Image and question records:
- - -

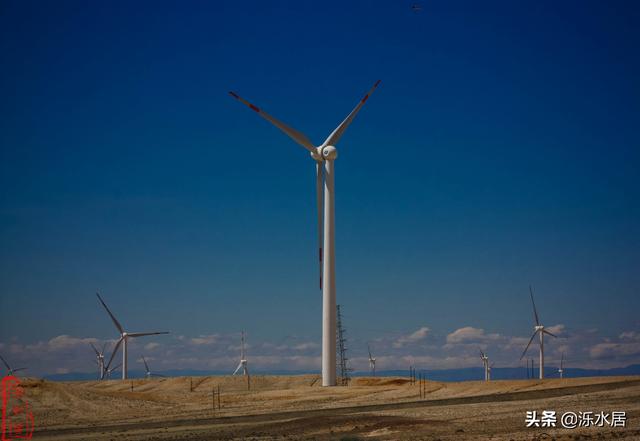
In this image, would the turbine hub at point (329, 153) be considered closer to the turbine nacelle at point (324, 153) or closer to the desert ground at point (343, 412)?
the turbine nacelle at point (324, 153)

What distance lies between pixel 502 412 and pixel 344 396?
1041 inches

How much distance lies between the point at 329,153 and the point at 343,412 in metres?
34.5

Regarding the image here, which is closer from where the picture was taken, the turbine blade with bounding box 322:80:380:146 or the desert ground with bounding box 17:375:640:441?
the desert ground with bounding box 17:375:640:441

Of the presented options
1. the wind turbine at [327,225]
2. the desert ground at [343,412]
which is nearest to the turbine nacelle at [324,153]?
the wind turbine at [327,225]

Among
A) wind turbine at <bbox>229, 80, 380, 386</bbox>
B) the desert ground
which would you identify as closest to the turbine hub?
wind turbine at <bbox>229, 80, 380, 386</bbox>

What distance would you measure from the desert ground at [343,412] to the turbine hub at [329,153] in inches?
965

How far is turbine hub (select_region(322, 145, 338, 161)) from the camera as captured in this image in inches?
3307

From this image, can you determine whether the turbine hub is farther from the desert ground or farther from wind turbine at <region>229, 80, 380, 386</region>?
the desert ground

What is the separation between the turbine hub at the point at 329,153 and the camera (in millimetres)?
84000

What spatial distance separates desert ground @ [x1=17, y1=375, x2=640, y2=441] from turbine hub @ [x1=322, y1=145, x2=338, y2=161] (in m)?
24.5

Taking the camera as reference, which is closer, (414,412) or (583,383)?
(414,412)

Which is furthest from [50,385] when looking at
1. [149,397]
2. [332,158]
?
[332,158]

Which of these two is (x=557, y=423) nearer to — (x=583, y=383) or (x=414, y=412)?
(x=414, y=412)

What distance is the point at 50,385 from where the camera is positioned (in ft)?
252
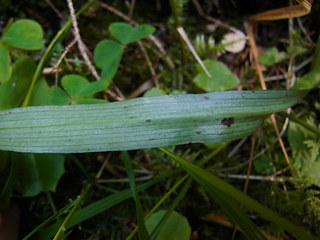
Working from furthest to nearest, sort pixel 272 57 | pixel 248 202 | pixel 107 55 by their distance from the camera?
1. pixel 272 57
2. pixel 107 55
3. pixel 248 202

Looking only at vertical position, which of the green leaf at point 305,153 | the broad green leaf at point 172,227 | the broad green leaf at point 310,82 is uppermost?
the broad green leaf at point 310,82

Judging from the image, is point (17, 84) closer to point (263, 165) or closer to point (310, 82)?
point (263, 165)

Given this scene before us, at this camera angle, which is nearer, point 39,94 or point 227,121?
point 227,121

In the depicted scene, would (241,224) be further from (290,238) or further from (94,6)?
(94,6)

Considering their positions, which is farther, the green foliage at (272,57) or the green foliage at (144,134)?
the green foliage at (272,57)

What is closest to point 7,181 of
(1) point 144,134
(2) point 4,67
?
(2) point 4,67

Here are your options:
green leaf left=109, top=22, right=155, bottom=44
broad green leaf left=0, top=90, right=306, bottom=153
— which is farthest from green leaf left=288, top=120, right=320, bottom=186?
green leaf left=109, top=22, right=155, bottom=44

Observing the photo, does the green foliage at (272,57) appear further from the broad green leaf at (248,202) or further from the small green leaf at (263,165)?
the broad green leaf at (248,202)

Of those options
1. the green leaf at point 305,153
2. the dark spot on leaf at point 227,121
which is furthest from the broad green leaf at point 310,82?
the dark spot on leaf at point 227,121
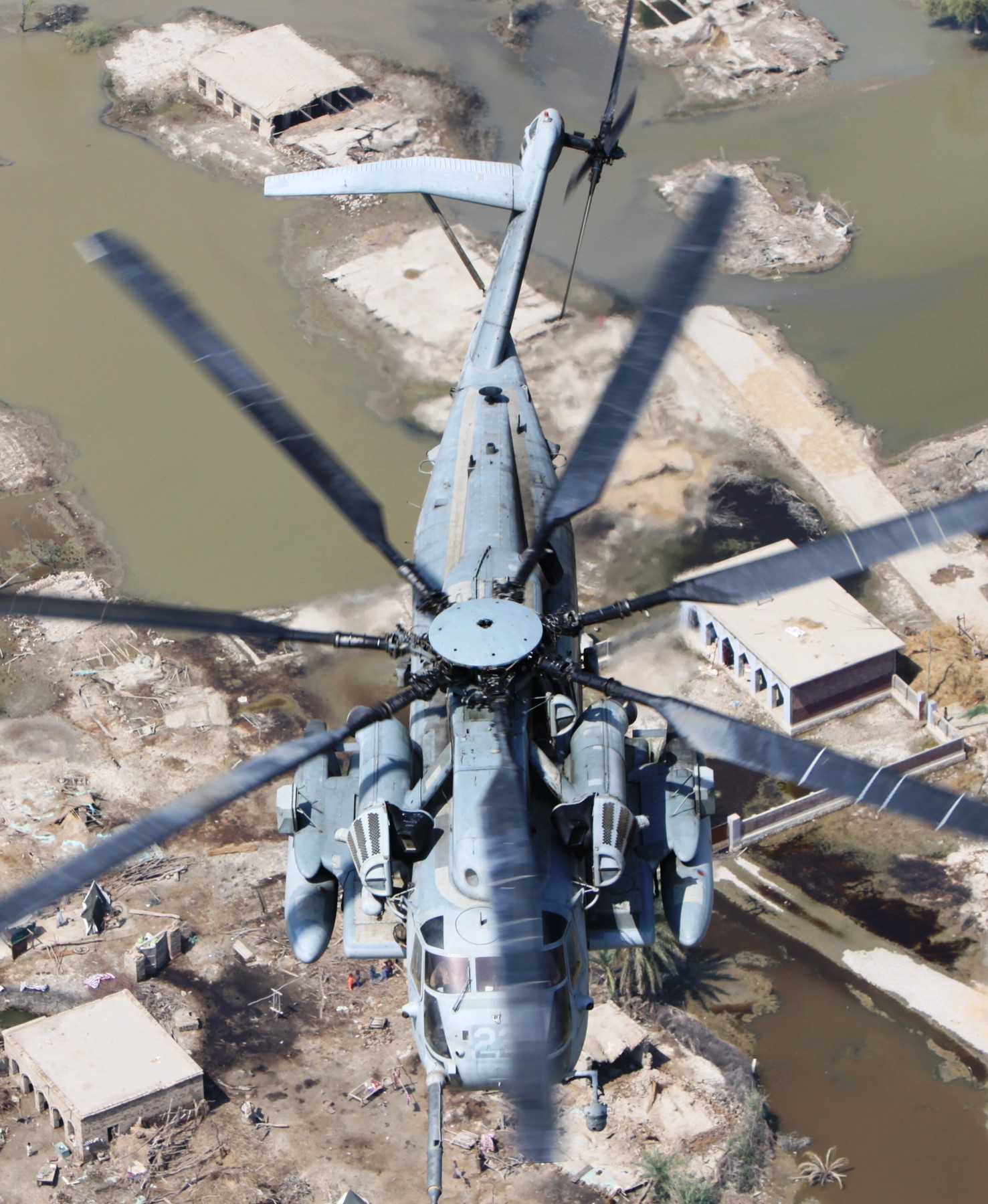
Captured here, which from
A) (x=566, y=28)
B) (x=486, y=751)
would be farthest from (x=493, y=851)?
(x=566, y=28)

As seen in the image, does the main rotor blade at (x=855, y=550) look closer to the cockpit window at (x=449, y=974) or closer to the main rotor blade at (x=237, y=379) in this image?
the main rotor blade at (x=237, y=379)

- - -

▸ Aim of the task:
Extract every line of the records from the one containing "Observing the photo, does" through the end of the records, inclusive, reproducing each line word for word and omitting the pictures.

▸ Written reply:
Observing the photo, does the green foliage at (272,57) appear further from the broad green leaf at (248,202) or further from the small green leaf at (263,165)?
the broad green leaf at (248,202)

Of those options
1. the green leaf at point 305,153
2. the dark spot on leaf at point 227,121
which is furthest from the broad green leaf at point 310,82?
the dark spot on leaf at point 227,121
Captured here, which from
A) (x=566, y=28)
B) (x=486, y=751)
would be farthest from (x=493, y=851)?
(x=566, y=28)

As seen in the image, does the main rotor blade at (x=855, y=550) look closer to the cockpit window at (x=449, y=974) or closer to the main rotor blade at (x=237, y=379) in this image?
the main rotor blade at (x=237, y=379)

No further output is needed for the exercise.